• Ilustrada

    Wednesday, 01-May-2024 23:25:59 -03

    RÉPLICA

    Texto de jornalista sugere que negros não possam agir por si

    LEONARDO NASCIMENTO
    ESPECIAL PARA A FOLHA

    05/04/2017 02h06

    Divulgação
    'Open Casket' (caixão aberto), de Dana Schutz, ocasionou protestos ao ser exposto em Nova York
    'Open Casket' (caixão aberto), de Dana Schutz, ocasionou protestos ao ser exposto em Nova York

    A "Ilustrada" publicou na quinta, 30 de março, uma análise do jornalista Silas Martí sobre o tratamento dado à questão racial na arte contemporânea. O texto foi construído tendo como ponto de partida os protestos em torno da obra "Open Casket", "da artista branca Dana Schutz" -palavras de Martí_ em exposição na Bienal do Whitney Museum.

    Assim como Martí, não gosto da obra em questão. Acredito que existem formas mais interessantes e cuidadosas de tratar o tema. Afinal, imagens de corpos negros mutilados já estampam nosso imaginário há muitas décadas.

    Concordo, em parte, quando o autor aponta a existência de uma tentativa no cenário artístico de "exorcizar pela arte um passado imperdoável de brutalidade e injustiça contra os povos negros, um histórico, no caso, que se arrasta em muitos aspectos até o presente". E, se concordo apenas em parte, é justamente por não acreditar que esse tratamento hipócrita esbarre em todos os trabalhos de artistas contemporâneos.

    Para Martí, "na falsa democracia racial que vigora por essas bandas, artistas antes vistos como brancos, pardos ou mestiços vêm se declarando só negros, contrariando a narrativa de uma miscigenação que tudo neutraliza -reflexo talvez da pressão de um mercado que descobriu uma moda perversa e passou a reduzir seus artistas a cotas de cor".

    Divulgação
    'Gaye com Folhas Gun' (2015), de Ayrson Heráclito; artista estará na Bienal de Veneza
    'Gaye com Folhas Gun' (2015), de Ayrson Heráclito; artista estará na Bienal de Veneza

    É preciso, antes de tudo, não cair em esquematizações apressadas que transformam artistas e mercado em massa homogênea. O lugar do negro nas representações nacionais já era um tema pungente na época do Império, embora Martí se esforce para transformar o problema em algo recente. O que muda agora é a presença cada vez mais constante de negros e negras ocupando espaços de fala, embora em número ainda bastante reduzido.

    É justamente a partir da ideia de modismo que o autor acusa o Masp de estar "surfando essa onda". Martí não considera que a "onda" possa ser também fruto de lutas históricas por representação. Qual seria a solução? Eliminar de vez corpos e debates negros da arte contemporânea?

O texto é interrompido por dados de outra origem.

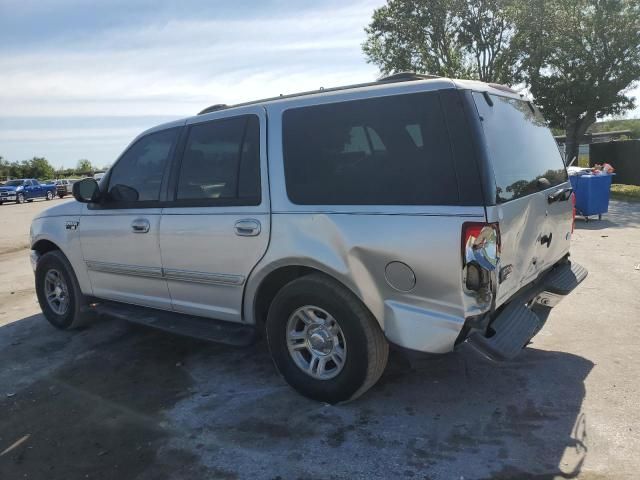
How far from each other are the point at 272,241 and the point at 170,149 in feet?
4.57

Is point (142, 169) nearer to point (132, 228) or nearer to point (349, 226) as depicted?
point (132, 228)

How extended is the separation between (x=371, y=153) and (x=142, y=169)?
2.23 metres

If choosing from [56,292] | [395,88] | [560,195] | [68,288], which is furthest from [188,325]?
[560,195]

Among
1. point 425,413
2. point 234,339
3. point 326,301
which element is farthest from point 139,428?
point 425,413

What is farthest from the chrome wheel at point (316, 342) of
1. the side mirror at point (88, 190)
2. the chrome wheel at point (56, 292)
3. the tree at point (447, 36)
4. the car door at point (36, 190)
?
the car door at point (36, 190)

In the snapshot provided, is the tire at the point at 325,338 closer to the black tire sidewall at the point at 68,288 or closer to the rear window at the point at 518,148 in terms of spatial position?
the rear window at the point at 518,148

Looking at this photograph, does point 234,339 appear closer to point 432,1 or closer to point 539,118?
point 539,118

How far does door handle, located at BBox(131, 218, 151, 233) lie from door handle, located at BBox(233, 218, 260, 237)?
982 mm

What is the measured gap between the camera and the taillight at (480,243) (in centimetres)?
281

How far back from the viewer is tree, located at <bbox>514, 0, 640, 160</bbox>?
25.3 meters

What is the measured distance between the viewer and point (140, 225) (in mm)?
4340

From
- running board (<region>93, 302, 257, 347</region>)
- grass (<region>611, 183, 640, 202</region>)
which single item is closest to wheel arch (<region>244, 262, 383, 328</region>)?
running board (<region>93, 302, 257, 347</region>)

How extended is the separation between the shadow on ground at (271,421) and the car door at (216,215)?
0.66 meters

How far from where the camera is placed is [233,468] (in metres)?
2.95
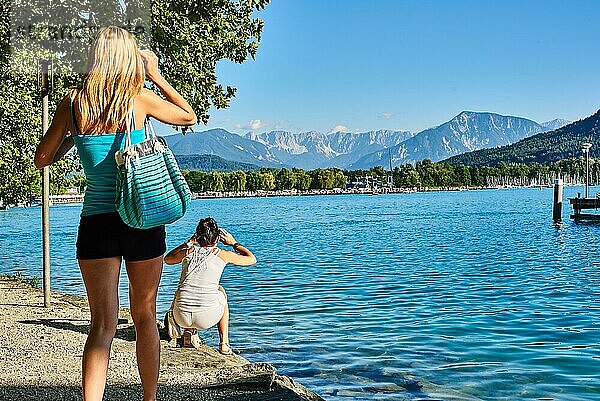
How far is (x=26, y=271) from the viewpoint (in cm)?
2591

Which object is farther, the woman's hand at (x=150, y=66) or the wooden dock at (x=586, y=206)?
the wooden dock at (x=586, y=206)

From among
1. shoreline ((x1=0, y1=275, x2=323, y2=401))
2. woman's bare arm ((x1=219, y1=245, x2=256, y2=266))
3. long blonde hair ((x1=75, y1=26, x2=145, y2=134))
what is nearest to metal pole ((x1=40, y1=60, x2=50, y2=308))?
shoreline ((x1=0, y1=275, x2=323, y2=401))

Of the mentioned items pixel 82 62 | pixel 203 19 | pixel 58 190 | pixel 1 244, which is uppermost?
pixel 203 19

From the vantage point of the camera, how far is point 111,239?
14.5 ft

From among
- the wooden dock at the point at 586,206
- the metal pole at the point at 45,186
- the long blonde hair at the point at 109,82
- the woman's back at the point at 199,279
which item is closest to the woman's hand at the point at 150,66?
the long blonde hair at the point at 109,82

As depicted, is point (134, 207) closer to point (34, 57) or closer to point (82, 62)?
point (82, 62)

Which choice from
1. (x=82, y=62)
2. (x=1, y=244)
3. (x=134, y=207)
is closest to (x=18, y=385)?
(x=134, y=207)

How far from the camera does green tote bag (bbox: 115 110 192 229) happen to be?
14.2ft

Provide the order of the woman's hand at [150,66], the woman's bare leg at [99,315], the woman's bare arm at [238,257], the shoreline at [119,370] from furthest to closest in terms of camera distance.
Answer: the woman's bare arm at [238,257], the shoreline at [119,370], the woman's hand at [150,66], the woman's bare leg at [99,315]

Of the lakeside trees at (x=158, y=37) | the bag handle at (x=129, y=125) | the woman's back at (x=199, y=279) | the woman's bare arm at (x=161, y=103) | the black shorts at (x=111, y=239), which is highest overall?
the lakeside trees at (x=158, y=37)

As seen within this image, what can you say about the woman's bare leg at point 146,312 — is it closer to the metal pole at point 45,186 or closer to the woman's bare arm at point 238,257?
the woman's bare arm at point 238,257

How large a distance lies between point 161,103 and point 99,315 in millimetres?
1270

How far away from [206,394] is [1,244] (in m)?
39.6

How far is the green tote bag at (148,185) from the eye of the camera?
4.34 m
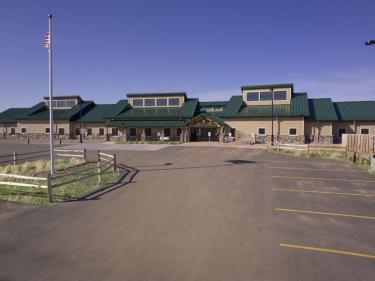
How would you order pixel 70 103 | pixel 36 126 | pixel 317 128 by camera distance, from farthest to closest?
pixel 70 103 → pixel 36 126 → pixel 317 128

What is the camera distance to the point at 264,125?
3991 cm

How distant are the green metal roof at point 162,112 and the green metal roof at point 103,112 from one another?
5.36ft

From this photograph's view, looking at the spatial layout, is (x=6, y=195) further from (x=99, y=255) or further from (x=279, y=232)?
(x=279, y=232)

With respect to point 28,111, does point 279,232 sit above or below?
below

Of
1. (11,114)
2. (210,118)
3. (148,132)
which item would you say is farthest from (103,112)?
(210,118)

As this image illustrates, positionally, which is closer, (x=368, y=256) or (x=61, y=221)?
(x=368, y=256)

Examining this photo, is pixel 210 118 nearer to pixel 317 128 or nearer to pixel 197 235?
pixel 317 128

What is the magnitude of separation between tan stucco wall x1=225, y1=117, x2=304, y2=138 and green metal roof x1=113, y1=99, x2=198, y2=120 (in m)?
7.02

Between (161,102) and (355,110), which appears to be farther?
(161,102)

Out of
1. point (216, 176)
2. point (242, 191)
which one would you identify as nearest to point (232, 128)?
point (216, 176)

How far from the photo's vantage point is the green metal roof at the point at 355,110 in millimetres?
38562

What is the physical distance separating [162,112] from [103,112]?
42.8 ft

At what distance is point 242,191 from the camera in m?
11.6

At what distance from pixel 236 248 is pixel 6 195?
9837mm
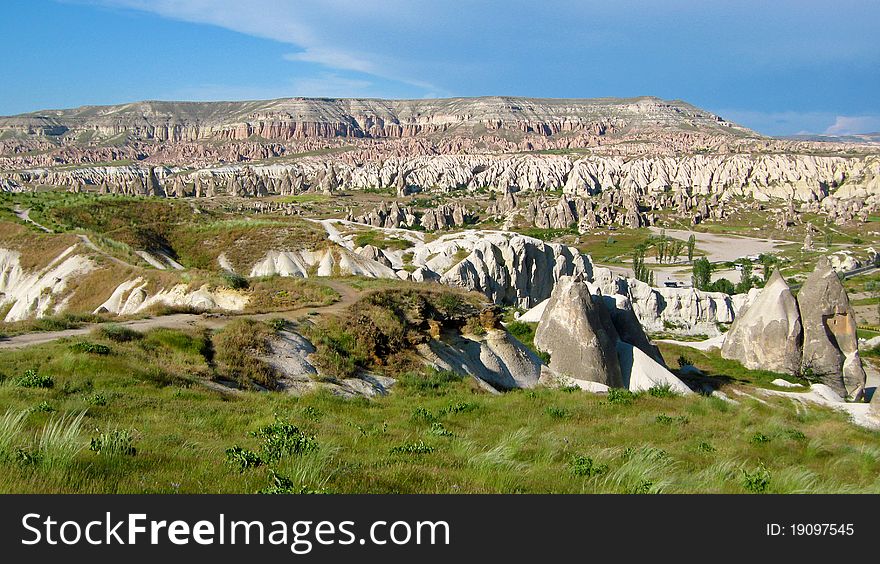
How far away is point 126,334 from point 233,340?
8.02 feet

    No livro "Pele Negra, Máscaras Brancas", Frantz Fanon chama atenção para um fato crucial: o racismo herdado do colonialismo se manifesta explicitamente a partir de características físicas, mas não só. A discriminação também se estabelece a partir da inferiorização de bens simbólicos daqueles a quem o colonialismo pretende subjugar.

    Se, na lógica cruel do racismo brasileiro, mestiços tentaram historicamente negar suas origens africanas, a descolonização do pensamento e das práticas passa obrigatoriamente por uma afirmação dessas origens.

    Mas, se ao negar essas referências, encontramos aí um foco de ação do racismo e ao afirmá-las estamos obrigatoriamente diante de uma ação de má-fé (que de fato pode existir), parece-me que estamos diante de um problema insuperável.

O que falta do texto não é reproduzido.